Companies using Microsoft Teams got news earlier in the summer of 2023 that a Russian hacker group was using the platform to launch phishing attacks, putting a new spin on a long-known attack strategy. According to Microsoft Threat Intelligence, the hackers, identified as Midnight Blizzard, used Microsoft 365 tenants owned by small businesses compromised in previous attacks to host and launch new social engineering attacks.

Threats evolve constantly as hackers and grifters gain access to new technologies or come up with new ways to exploit old vulnerabilities. “It’s a cat and mouse game,” says Mark Ruchie, CISO of security firm Entrust.

Phishing remains the most common attack, with the 2023 Comcast Business Cybersecurity Threat Report finding that nine out of 10 attempts to breach its customers’ networks started with a phish.

The volume and velocity of attacks have increased, as have the costs incurred by victims, with the 2022 Official Cybercrimes Report from Cybersecurity Ventures estimating that the cost of cybercrime will jump from $3 trillion in 2015 to a projected $10.5 trillion in 2025.

At the same time, security leaders say they see new takes on standard attack methods — such as the attacks launched by Midnight Blizzard (which has also been identified by the names APT29, Cozy Bear and NOBELIUM) — as well as novel attack strategies. Data poisoning, SEO poisoning and AI-enabled threat actors are among the emerging threats facing CISOs today.

“The moment you agree to be a CISO, you agree to get into a race you never win completely, and there are constantly evolving things that you have to have on your screen,” says Andreas Wuchner, field CISO for security company Panaseer and a member of the company’s advisory board.

Preparing for what’s next

A majority of CISOs are anticipating a changing threat landscape: 58% of security leaders expect a different set of cyber risks in the upcoming five years, according to a poll taken by search firm Heidrick & Struggles for its 2023 Global Chief Information Security Officer (CISO) Survey.

● **EXERCISE DATA**

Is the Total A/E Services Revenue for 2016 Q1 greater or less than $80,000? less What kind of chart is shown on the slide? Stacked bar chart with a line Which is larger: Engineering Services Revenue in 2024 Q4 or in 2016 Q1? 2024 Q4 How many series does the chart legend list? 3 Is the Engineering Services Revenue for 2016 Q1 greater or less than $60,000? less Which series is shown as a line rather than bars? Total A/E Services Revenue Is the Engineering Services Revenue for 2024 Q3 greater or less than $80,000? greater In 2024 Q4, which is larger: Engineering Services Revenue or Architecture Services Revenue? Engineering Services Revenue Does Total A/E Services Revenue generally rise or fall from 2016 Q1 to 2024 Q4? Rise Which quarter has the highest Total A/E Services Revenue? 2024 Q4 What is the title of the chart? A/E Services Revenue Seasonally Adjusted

...

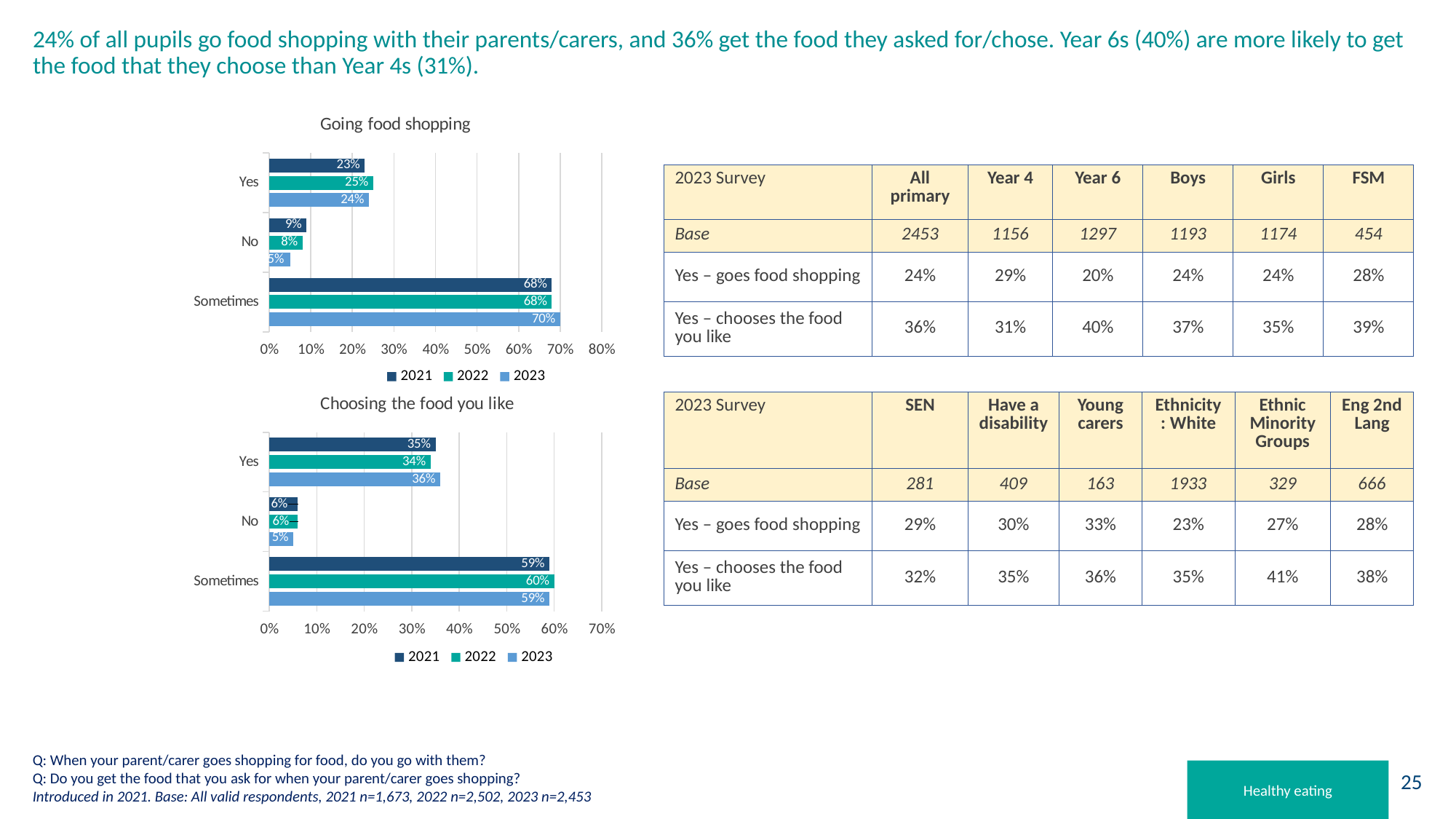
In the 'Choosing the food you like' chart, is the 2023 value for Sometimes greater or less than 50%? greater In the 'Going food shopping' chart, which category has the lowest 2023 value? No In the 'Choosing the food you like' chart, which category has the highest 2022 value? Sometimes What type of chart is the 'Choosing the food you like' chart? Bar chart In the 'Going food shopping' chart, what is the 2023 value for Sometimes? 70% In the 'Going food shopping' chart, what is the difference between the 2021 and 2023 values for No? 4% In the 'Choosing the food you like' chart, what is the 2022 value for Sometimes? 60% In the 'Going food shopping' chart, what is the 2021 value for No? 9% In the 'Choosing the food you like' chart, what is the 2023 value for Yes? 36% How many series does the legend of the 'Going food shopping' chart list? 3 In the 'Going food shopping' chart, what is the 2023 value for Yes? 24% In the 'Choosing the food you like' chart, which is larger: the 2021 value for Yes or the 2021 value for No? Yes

● **REQUIREMENT 1**
In the article on evolving cyber threats, what does Cybersecurity Ventures project the cost of cybercrime will reach in 2025?
● **REQUIREMENT 2**
Repeat the stretch of the cyber threats article from "Phishing remains the" through "with a phish.".
● **REQUIREMENT 3**
Pick up the article on evolving cyber threats after its last sentence and continue writing it.

● **ANSWER SECTION 1**
$10.5 trillion

● **ANSWER SECTION 2**
Phishing remains the most common attack, with the 2023 Comcast Business Cybersecurity Threat Report finding that nine out of 10 attempts to breach its customers’ networks started with a phish.

● **ANSWER SECTION 3**
CISOs list AI and machine learning as the top themes in most significant cyber risks, with 46% saying as much. CISOs also list geopolitical, attacks, threats, cloud, quantum, and supply chain as other top cyber risk themes.

Authors of the Heidrick & Struggles survey noted that respondents offered some thoughts on the topic. For example, one wrote that there will be “a continued arms race for automation.” Another wrote, “As attackers increase [the] attack cycle, respondents must move faster.” A third shared that “Cyber threats [will be] at machine speed, whereas defenses will be at human speed.”

The authors added, “Others expressed similar concerns, that skills will not scale from old to new. Still others had more existential fears, citing the ‘dramatic erosion in our ability to discern truth from fiction.'”

Security leaders say the best way to prepare for evolving threats and any new ones that might emerge is to follow established best practices while also layering in new technologies and strategies to strengthen defenses and create proactive elements into enterprise security.

“It’s taking the fundamentals and applying new techniques where you can to advance [your security posture] and create a defense in depth so you can get to that next level, so you can get to a point where you could detect anything novel,” says Norman Kromberg, CISO of security software company NetSPI. “That approach could give you enough capability to identify that unknown thing.”